▸ Testo da analizzare:
#####
L’analisi del boom economico italiano nel Medioevo tra banche e potenze navali

08.09.2025 15:35
L'analisi del boom economico italiano nel Medioevo tra banche e potenze navali

Il boom economico italiano tra il XII e il XIII secolo: uno studio dell’Alma Mater

BOLOGNA – Prima del secondo Dopoguerra, l’Italia aveva già vissuto un boom economico nel periodo medievale. Grazie alle potenze navali di Genova, Pisa e Venezia, ai banchieri di Roma e Siena, e a Milano che era già ‘grande’. Tuttavia, le ragioni di questa crescita vertiginosa, in particolare tra il XII e il XIII secolo, non sono del tutto chiare. Un’ipotesi suggerisce che il ricorso a prime forme di deficit pubblico abbia alimentato la crescita. Questo “improvviso successo economico e commerciale delle città italiane del centro-nord alle soglie del Duecento” è considerato “uno dei misteri irrisolti del Medioevo“, come riportano gli storici dell’Alma Mater di Bologna, che hanno deciso di affrontare il dilemma con uno studio chiamato ‘RaESETfides’, finanziato dal Consiglio europeo della ricerca (ERC) con 1,2 milioni di euro.
#####
▸ Estratti dell'elenco:
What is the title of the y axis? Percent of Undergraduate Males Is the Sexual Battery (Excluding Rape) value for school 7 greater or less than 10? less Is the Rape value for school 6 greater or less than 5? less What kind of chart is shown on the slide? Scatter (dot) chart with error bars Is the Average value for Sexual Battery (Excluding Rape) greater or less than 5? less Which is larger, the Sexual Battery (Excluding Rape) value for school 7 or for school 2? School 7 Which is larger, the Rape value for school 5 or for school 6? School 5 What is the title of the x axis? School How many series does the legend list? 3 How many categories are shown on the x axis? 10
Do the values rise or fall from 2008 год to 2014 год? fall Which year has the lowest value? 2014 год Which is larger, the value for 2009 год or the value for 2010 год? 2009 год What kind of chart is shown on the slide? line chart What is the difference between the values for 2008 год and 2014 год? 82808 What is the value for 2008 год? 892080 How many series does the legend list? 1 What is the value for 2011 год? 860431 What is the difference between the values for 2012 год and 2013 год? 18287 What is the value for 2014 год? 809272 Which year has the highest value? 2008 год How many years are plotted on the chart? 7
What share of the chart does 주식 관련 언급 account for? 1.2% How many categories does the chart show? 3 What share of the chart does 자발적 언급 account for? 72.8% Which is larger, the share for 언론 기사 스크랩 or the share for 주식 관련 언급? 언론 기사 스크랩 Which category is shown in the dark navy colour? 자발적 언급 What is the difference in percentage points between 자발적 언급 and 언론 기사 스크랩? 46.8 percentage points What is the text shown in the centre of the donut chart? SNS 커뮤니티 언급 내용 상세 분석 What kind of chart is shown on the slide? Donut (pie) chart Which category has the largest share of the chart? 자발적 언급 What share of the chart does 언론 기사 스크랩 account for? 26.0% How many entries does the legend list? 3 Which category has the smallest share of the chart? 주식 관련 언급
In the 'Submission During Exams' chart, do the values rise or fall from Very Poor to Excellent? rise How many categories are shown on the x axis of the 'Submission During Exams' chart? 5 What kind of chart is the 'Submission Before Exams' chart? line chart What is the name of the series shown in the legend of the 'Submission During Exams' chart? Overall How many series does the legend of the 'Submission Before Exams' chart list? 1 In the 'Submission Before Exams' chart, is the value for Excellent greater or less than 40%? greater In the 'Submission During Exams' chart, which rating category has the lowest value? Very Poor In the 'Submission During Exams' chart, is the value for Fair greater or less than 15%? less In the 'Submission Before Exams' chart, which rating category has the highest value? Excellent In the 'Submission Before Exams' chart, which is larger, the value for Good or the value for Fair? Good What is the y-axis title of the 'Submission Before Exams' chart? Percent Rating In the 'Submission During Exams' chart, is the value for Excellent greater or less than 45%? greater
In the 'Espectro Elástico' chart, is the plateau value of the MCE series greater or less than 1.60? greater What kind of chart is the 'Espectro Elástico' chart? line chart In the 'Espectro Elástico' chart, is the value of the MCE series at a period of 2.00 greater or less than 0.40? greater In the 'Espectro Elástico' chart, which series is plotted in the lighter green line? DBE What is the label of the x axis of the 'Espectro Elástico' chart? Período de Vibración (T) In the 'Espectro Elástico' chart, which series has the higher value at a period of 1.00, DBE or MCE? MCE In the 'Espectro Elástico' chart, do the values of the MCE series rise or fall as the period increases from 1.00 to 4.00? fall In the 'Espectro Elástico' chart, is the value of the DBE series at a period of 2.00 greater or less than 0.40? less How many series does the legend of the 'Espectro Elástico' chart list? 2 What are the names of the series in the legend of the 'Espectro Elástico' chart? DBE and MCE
#####
▸ Attività:
a) Nel testo sul boom economico medievale, riscriva il passo da "BOLOGNA – Prima" a "milioni di euro.", sostituendo "Genova" con "Amalfi".
b) Traduca in inglese la seguente frase del testo sul boom economico medievale: "Un’ipotesi suggerisce che il ricorso a prime forme di deficit pubblico abbia alimentato la crescita."
c) Prosegua il testo sul boom economico medievale dopo l'ultima frase riportata.
L'elenco non è necessario per svolgere le attività.

▸ Risposte alle attività:
a)
BOLOGNA – Prima del secondo Dopoguerra, l’Italia aveva già vissuto un boom economico nel periodo medievale. Grazie alle potenze navali di Amalfi, Pisa e Venezia, ai banchieri di Roma e Siena, e a Milano che era già ‘grande’. Tuttavia, le ragioni di questa crescita vertiginosa, in particolare tra il XII e il XIII secolo, non sono del tutto chiare. Un’ipotesi suggerisce che il ricorso a prime forme di deficit pubblico abbia alimentato la crescita. Questo “improvviso successo economico e commerciale delle città italiane del centro-nord alle soglie del Duecento” è considerato “uno dei misteri irrisolti del Medioevo“, come riportano gli storici dell’Alma Mater di Bologna, che hanno deciso di affrontare il dilemma con uno studio chiamato ‘RaESETfides’, finanziato dal Consiglio europeo della ricerca (ERC) con 1,2 milioni di euro.

b) One hypothesis suggests that the use of early forms of public deficit fueled the growth.

c)
“Fino all’ultimo terzo del XII secolo, l’economia più avanzata nell’area del Mediterraneo è l’Egitto”, spiega Lorenzo Tabarrini, ricercatore al Dipartimento di Storia Culture Civiltà dell’Alma Mater di Bologna e leader dello studio. “In generale, sia il mondo arabo che quello greco-bizantino sono più ricchi e hanno strutture politico-amministrative più solide rispetto all’Occidente latino. Poi, in modo sorprendente, iniziano a emergere segnali di crescita tra le città italiane del centro-nord. Questi centri diventano, a partire dall’inizio del Duecento, punti di riferimento per il commercio internazionale.” Per comprendere le cause di questa trasformazione, il gruppo di ricerca si concentrerà sui legami tra lo sviluppo istituzionale e le trasformazioni dell’economia rurale di sette città italiane (Genova, Milano, Pisa, Roma, Siena, Venezia e Verona) tra il 1100 e il 1250.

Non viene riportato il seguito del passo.